## Activity list
A – Answer these from the passage on sorghum and drought, one answer per line:
(i) What share of California cattle farmers has Peggy Lemaux convinced to adopt sorghum for cattle feed?
(ii) By how many people is the global population projected to increase by 2050?
(iii) After how long without any water do corn plants stop producing grain?
B – Carry on the passage on sorghum and drought from the point where it stops.

BEGIN Selected passage

By Anna Katrina Hunter, Contributor
Scientists want to know how one of the world's most important grain crops, sorghum, can tolerate months of harsh, dry conditions. Now, for the first time, scientists have looked at the soil near sorghum plants to learn what role microbes play in the crop's unique ability to endure drought.
“In terms of climate change, this is a crop that you want people to grow. It has a lot going for it,” said Peggy Lemaux, a University of California, Berkeley professor who is working to improve the nutritional value of sorghum varieties, and also has convinced 30 percent of California cattle farmers to adopt the water-friendly crop for cattle feed.
Experts now project that the global population will increase by 2 billion people by 2050, coinciding with what meteorologists estimate to be increasingly severe drought. And out of all natural disasters, drought contributes to the largest losses in cereal crop yields.
Most crops are not as tough as sorghum when faced with drought. Corn, a close relative to sorghum, is an important food and energy crop, but after only three weeks without any water, the plants stop producing grain. Sorghum, in contrast, can continue to produce grain for weeks without water.

END Selected passage
BEGIN Extracted data

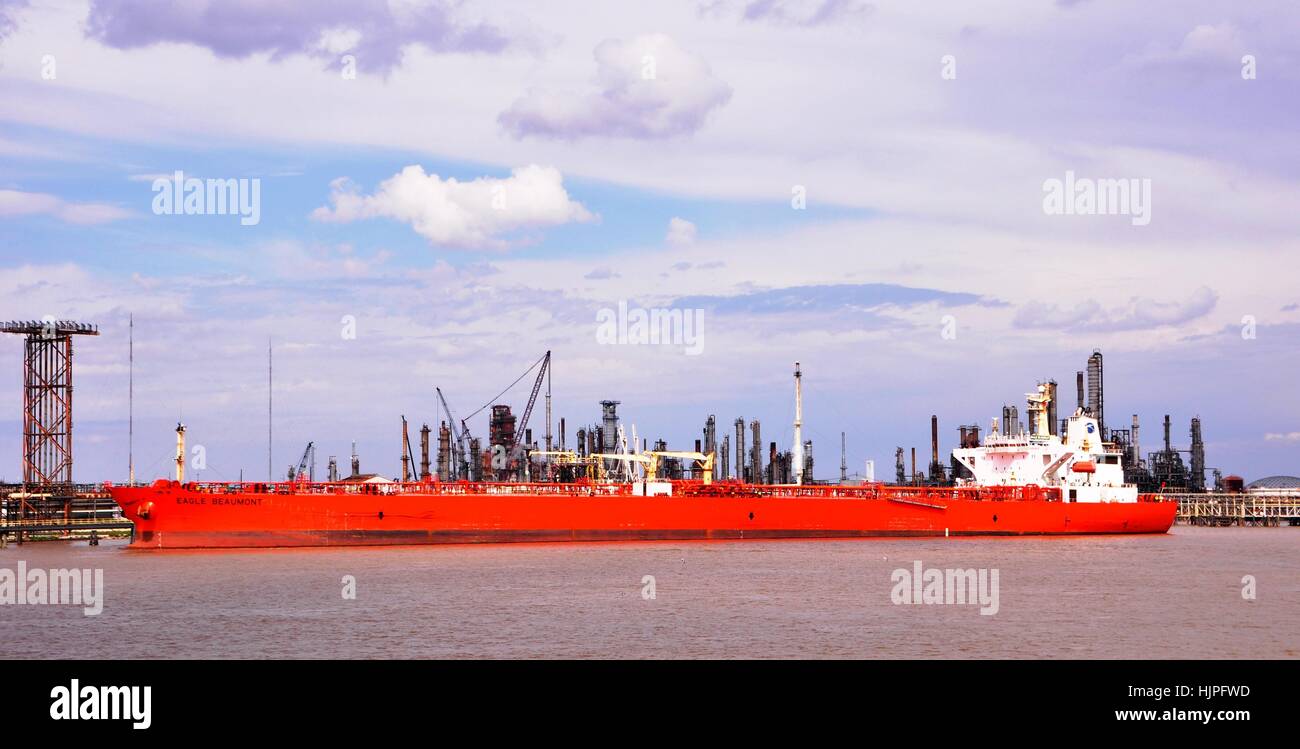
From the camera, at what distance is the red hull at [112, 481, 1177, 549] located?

END Extracted data
BEGIN Extracted data

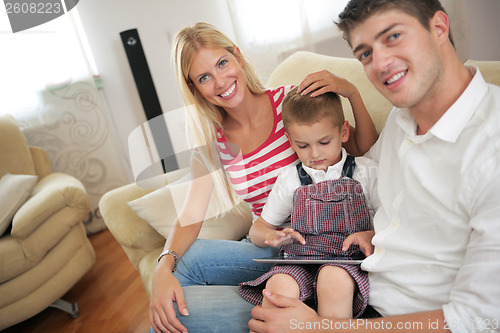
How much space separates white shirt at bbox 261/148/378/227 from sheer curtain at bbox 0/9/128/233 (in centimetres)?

END Extracted data
BEGIN Extracted data

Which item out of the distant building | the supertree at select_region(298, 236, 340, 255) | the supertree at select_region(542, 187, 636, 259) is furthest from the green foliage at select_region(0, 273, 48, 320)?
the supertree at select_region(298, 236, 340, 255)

END Extracted data

## Outputs in order
A –
(i) 30 percent
(ii) 2 billion
(iii) Three weeks

B –
Scientists hope by studying this unique ability in sorghum, it could reveal ways to help other crops endure drought. They suspect the secret may lie partly in the microbes that live in and around plant roots. Over the last two decades or more, an idea has been emerging among researchers and industry that the presence of certain microbes could promote roots to spread deeper into the soil, helping plants to withstand dry conditions.
To learn how the microbes in the soil change during drought as sorghum plants develop, the researchers looked at two sorghum varieties, one that is known for tolerating drought before flowering and the other after flowering. Scientists took samples of the roots and soil to study their microbiome over the course of four months without water to learn how the microbes directly interact with the plants.
The study, published yesterday in the Proceedings of the National Academy of Sciences found that the diversity of the soil microbiome of sorghum plants declines during drought. The plants recognize they are under water-stress and release a particular substance into the root zone that enriches that environment for one major group of Actinobacteria that are more tolerant to drought. This suggests that the sorghum cultivars and microbes are having a sort of cross-talk.
“We just didn’t know that this was happening,” said Lemaux.
Major companies like Bayer CropScience, Syngenta, and emerging soil startups such as Indigo Ag are already investing millions, and in some cases hundreds of millions, in a gold rush for the next microbe in forest and farm soils that could be used to significantly boost yields. Such a microbe could work as a probiotic that help to improve plants' tolerance to stressful conditions brought on by pests, disease and drought.
“We are operating in a black box,” said Devin Coleman-Derr, a principal investigator at the USDA Agricultural Research Service in Albany, California, who studies the sorghum soil microbiome. “We still do not know what microbes associate with plants during stress.”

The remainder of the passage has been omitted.